Anna sprang zu Marco aufs Eis hinunter. In der Hand hielt sie den einzigen persönlichen Gegenstand, den sie nicht zurücklassen wollte. Den Samowar. Sie verstaute
den Teekocher auf dem Schlitten, Sunzi legte sich ins Geschirr, und sie setzten sich in Bewegung. Außer dem Knirschen des Schnees unter ihren Stiefeln war kein Laut zu hören.
Kein Wind.
Keine krachend aufeinanderprallenden Eisschollen.
Keine donnernden Geburtswehen des Nordpols, der Eis an die Oberfläche presste.
Kein menschliches Geräusch.
Keine Motoren.
Die Generatorenhütte lag halb versunken in der teilweise zugefrorenen Rinne, die die Werkstatt und um ein Haar auch Marco und sie verschluckt hatte. Ein einsamer Vogel rief in der Ferne. An der Stelle, wo die große Halle gestanden hatte, hatte sich eine zähe Eismasse auf der Wasseroberfläche gebildet. Von Marcos Turm waren nur noch einige verbogene und verrußte Eisenstreben übrig. Die Garage war unversehrt. Ein paar hundert Meter von der Basis entfernt fanden sie ein Stück des Drachenbanners im Schnee. Ein blaues Auge blickte starr in die Ewigkeit. Marco faltete den Stofffetzen vorsichtig zusammen und steckte ihn in die Tasche. Eine letzte Erinnerung.

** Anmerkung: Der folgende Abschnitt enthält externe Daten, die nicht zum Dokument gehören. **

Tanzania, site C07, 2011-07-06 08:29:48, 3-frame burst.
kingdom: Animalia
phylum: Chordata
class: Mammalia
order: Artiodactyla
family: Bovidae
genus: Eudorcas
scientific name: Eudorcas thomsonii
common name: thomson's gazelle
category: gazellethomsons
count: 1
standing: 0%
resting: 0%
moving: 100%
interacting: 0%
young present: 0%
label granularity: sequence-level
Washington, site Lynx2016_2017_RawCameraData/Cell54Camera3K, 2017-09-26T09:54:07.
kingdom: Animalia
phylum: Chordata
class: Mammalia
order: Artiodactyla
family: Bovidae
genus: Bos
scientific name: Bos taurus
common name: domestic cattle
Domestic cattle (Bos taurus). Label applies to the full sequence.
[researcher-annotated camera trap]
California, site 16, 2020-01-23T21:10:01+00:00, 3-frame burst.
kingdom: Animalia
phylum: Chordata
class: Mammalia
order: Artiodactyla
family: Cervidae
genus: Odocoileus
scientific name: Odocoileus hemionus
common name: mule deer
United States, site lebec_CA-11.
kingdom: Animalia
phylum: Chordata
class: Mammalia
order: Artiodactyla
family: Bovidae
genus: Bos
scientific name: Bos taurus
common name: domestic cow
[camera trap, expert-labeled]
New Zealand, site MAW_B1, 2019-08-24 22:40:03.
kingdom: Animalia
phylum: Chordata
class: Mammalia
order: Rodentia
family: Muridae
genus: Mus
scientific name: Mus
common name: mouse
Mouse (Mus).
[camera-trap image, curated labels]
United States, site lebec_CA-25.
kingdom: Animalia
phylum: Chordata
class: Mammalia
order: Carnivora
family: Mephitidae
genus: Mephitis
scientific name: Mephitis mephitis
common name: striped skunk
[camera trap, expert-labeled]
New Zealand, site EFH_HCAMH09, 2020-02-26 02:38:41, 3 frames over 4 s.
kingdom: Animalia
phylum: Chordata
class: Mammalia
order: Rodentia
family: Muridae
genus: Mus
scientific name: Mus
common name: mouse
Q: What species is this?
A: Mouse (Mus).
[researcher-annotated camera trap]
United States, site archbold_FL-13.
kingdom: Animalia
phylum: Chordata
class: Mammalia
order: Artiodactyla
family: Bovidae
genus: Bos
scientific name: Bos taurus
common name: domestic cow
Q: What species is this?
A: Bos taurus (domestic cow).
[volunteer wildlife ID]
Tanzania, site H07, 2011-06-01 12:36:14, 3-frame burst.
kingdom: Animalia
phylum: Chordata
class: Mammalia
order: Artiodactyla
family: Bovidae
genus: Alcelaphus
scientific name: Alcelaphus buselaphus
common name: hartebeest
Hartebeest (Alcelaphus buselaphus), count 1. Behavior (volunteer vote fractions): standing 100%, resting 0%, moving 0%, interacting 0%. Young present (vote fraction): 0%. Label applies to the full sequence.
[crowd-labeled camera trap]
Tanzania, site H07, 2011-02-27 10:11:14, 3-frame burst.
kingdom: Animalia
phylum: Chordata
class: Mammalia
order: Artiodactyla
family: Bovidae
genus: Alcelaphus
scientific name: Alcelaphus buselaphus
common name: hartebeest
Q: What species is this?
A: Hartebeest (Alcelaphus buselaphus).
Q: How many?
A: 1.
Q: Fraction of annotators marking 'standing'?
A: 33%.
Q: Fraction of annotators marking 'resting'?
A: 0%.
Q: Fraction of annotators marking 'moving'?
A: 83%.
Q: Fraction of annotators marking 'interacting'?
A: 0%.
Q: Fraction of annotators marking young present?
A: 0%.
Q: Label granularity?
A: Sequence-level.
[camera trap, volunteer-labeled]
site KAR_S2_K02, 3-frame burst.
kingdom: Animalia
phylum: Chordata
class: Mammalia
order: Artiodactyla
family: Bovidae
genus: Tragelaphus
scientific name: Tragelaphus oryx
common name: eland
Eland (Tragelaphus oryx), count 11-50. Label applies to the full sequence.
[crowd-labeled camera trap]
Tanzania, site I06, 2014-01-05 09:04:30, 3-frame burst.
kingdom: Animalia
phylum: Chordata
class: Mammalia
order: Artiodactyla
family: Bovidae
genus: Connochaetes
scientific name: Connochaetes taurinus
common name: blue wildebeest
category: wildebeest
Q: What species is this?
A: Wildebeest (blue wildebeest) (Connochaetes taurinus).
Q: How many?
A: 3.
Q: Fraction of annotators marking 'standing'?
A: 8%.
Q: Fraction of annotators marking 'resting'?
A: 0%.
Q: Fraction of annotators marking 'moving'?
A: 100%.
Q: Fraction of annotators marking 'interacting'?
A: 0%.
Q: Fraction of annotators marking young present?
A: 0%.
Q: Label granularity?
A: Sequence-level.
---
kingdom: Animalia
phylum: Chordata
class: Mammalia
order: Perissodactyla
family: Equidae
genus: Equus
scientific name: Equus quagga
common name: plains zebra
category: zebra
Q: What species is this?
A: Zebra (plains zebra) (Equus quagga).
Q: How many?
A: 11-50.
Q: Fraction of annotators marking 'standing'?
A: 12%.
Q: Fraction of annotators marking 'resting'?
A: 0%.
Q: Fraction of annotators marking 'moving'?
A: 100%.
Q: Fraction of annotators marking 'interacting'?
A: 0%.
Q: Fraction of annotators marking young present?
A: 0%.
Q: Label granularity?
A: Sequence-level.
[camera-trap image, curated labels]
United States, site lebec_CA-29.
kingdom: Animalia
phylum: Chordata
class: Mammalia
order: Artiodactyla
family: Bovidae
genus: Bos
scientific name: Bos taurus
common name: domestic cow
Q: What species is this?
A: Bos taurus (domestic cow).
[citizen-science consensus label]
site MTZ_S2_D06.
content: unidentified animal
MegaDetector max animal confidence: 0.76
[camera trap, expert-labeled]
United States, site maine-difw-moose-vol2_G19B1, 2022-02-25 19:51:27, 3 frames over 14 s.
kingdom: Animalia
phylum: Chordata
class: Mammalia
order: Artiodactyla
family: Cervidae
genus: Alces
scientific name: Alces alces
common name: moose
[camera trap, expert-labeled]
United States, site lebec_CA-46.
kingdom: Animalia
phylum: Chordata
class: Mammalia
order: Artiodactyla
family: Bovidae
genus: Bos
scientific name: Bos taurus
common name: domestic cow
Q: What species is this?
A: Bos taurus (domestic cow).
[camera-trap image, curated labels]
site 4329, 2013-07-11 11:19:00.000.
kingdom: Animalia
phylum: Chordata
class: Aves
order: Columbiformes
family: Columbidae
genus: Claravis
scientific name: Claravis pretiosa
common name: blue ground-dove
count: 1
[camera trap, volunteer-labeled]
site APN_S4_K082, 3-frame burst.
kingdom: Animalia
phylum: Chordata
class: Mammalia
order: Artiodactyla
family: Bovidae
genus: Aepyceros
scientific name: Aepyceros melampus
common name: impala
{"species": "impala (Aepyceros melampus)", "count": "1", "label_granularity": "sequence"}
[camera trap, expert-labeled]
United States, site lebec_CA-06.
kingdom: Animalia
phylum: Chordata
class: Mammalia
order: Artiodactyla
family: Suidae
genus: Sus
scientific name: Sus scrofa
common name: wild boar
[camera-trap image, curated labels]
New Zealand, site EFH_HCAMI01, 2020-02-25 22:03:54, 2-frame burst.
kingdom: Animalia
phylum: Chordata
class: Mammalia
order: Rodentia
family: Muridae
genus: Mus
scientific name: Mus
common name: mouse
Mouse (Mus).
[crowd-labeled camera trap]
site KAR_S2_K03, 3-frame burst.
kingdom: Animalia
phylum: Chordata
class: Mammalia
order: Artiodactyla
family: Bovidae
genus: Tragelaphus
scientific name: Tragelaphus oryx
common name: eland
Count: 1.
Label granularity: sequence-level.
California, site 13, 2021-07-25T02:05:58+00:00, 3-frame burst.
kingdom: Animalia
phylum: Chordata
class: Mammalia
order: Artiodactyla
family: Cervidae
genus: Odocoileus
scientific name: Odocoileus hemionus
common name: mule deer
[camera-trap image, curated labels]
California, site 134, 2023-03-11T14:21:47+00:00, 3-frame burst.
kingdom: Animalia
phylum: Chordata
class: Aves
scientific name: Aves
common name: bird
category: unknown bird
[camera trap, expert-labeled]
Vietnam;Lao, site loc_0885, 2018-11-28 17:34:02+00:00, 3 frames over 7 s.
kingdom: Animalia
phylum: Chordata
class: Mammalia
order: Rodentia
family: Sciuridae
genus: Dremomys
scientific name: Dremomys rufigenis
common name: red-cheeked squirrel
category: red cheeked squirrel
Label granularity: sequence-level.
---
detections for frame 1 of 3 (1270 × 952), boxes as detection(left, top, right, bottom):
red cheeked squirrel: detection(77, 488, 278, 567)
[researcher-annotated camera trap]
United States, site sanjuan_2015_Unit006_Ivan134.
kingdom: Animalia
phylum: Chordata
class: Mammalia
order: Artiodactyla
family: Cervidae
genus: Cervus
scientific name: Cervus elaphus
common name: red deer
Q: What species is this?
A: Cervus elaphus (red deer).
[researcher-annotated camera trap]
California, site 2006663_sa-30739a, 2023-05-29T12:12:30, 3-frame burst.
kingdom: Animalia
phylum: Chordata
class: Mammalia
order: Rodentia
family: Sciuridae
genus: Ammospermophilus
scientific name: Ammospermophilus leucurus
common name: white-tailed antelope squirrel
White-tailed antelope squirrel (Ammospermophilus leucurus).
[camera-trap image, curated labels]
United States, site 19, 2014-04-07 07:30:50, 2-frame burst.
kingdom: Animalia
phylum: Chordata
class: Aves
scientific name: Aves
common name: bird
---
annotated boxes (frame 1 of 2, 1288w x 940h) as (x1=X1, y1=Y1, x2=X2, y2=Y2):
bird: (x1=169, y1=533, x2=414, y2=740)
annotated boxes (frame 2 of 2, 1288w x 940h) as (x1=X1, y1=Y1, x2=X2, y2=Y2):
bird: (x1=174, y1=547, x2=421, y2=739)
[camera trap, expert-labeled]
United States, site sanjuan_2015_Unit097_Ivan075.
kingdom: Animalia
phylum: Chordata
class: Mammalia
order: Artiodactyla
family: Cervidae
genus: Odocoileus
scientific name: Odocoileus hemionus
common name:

Anna drehte sich um. Das Licht ihrer Stirnlampe reichte gerade bis zur Sabvabaa
. Ein metallener Käfer in der Eiswüste. Die großen Frontscheiben bildeten die Augen. Die Propellerabdeckung: angelegte Flügel, zum Ausbreiten bereit. Die schlaffe Gummischürze: Beine. Würde dieser hohle Metallkörper je wieder mit Menschen und Leben gefüllt werden? Würde die Sabvabaa
noch einmal dem Namen, den sie von den Inuit bekommen
hatte, Ehre erweisen und sanft fließen
? Das Letzte, was sie von dem Luftkissenboot sah, war das grüne Positionslicht, das schwach in der Polarnacht leuchtete.
Weder Anna noch Marco bemerkten die Gestalt, die die Generatorenhütte verließ und lautlos über den Platz auf die Garage zulief.